Obama Administration Recommends Removal of Cuba as a State Sponsor

By Keil J. Ritterpusch, Esq., Senior Associate, FD Associates, Inc.

On April 14, 2015, President Obama told Congress that he recommends that Cuba be removed from the various U.S. Government lists of State Sponsors of Terrorism (“SSOTs”).  The recommendation followed a review by the U.S. Department of State over the past six months regarding Cuba’s support for international terrorism.  In making the recommendation, the White House stated:  “After a careful review of Cuba’s record, which was informed by the intelligence community, as well as assurances provided by the Cuban government, the Secretary of State concluded that Cuba met the conditions for rescinding its designation as a State Sponsor[1].

• _Directions_:
A: Answer these questions using the article on Cuba's terrorism designation.
(i) On what date did President Obama tell Congress of his recommendation?
(ii) Which department carried out the review, and over what period?
(iii) According to the White House, who concluded that Cuba met the conditions for rescinding its designation?
B: Reproduce the article on Cuba's terrorism designation word for word, from "On April 14, 2015, President" to "a State Sponsor[1].".

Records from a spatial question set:
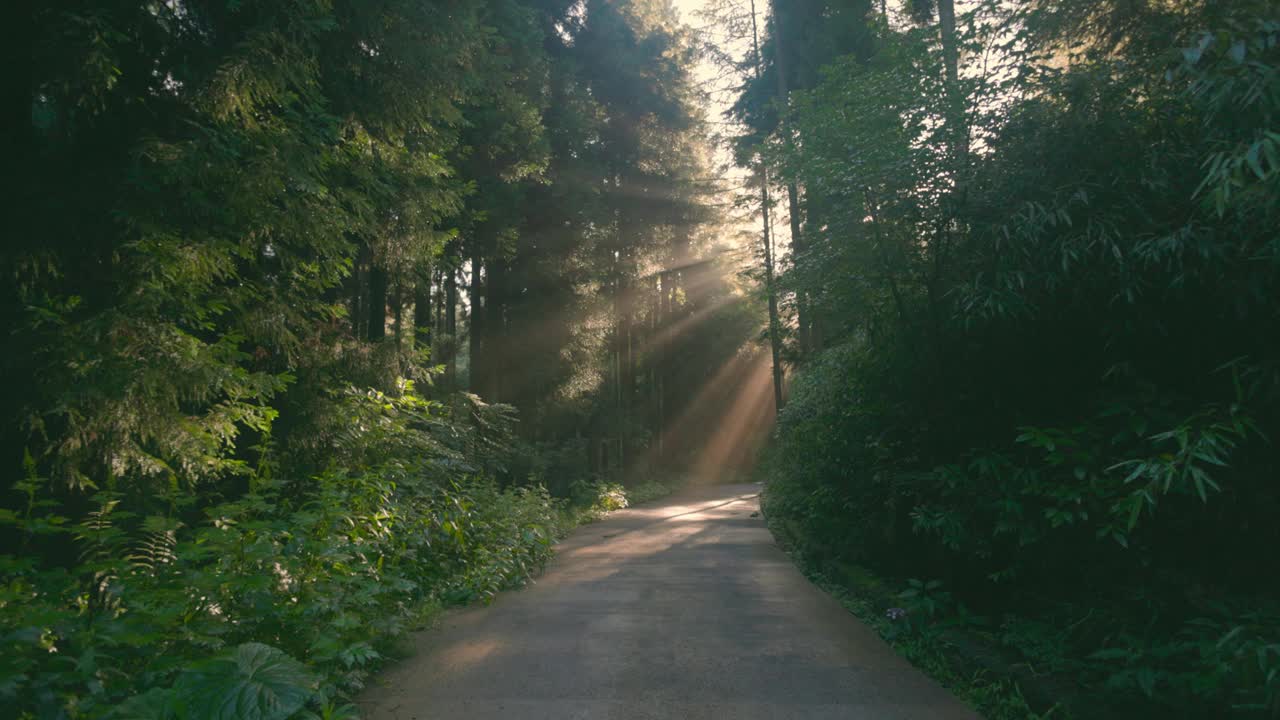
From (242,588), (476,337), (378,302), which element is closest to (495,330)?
(476,337)

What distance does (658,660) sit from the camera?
471cm

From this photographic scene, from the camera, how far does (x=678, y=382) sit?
34.2 metres

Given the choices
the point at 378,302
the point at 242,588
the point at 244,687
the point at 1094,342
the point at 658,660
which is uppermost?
the point at 378,302

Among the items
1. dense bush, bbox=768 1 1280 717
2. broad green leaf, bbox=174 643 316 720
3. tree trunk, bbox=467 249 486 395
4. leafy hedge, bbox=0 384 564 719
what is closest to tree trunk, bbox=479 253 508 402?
tree trunk, bbox=467 249 486 395

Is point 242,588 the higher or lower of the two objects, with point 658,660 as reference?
higher

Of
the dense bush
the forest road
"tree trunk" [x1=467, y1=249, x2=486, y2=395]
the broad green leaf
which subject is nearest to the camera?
the broad green leaf

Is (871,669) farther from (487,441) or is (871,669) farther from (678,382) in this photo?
(678,382)

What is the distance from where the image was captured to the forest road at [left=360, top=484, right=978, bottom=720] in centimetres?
386

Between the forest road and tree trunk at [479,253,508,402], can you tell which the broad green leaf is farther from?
tree trunk at [479,253,508,402]

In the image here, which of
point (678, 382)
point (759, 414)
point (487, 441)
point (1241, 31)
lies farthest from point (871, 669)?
point (759, 414)

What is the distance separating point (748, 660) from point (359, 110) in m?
5.89

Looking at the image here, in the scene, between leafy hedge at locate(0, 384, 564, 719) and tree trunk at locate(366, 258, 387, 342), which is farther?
tree trunk at locate(366, 258, 387, 342)

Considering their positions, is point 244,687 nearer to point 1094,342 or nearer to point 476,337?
point 1094,342

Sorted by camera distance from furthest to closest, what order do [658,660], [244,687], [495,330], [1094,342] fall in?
[495,330] < [658,660] < [1094,342] < [244,687]
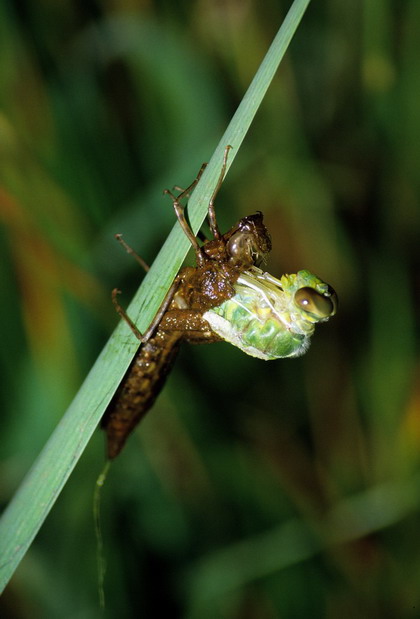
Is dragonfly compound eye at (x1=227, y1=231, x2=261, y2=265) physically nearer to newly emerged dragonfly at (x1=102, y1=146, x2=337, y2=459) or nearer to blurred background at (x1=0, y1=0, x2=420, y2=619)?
newly emerged dragonfly at (x1=102, y1=146, x2=337, y2=459)

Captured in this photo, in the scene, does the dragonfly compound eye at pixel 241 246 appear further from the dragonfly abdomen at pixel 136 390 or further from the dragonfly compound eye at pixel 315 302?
the dragonfly abdomen at pixel 136 390

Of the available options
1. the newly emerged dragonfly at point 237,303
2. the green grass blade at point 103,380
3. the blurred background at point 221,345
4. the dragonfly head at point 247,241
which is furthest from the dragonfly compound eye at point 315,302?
the blurred background at point 221,345

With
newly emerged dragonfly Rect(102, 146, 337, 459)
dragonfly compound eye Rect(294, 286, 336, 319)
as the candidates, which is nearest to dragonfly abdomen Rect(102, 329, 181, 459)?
newly emerged dragonfly Rect(102, 146, 337, 459)

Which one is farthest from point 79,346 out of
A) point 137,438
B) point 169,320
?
point 169,320

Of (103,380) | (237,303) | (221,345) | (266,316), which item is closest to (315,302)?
(266,316)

• _Responses_:
A:
(i) April 14, 2015
(ii) The U.S. Department of State, over the past six months
(iii) The Secretary of State

B:
On April 14, 2015, President Obama told Congress that he recommends that Cuba be removed from the various U.S. Government lists of State Sponsors of Terrorism (“SSOTs”).  The recommendation followed a review by the U.S. Department of State over the past six months regarding Cuba’s support for international terrorism.  In making the recommendation, the White House stated:  “After a careful review of Cuba’s record, which was informed by the intelligence community, as well as assurances provided by the Cuban government, the Secretary of State concluded that Cuba met the conditions for rescinding its designation as a State Sponsor[1].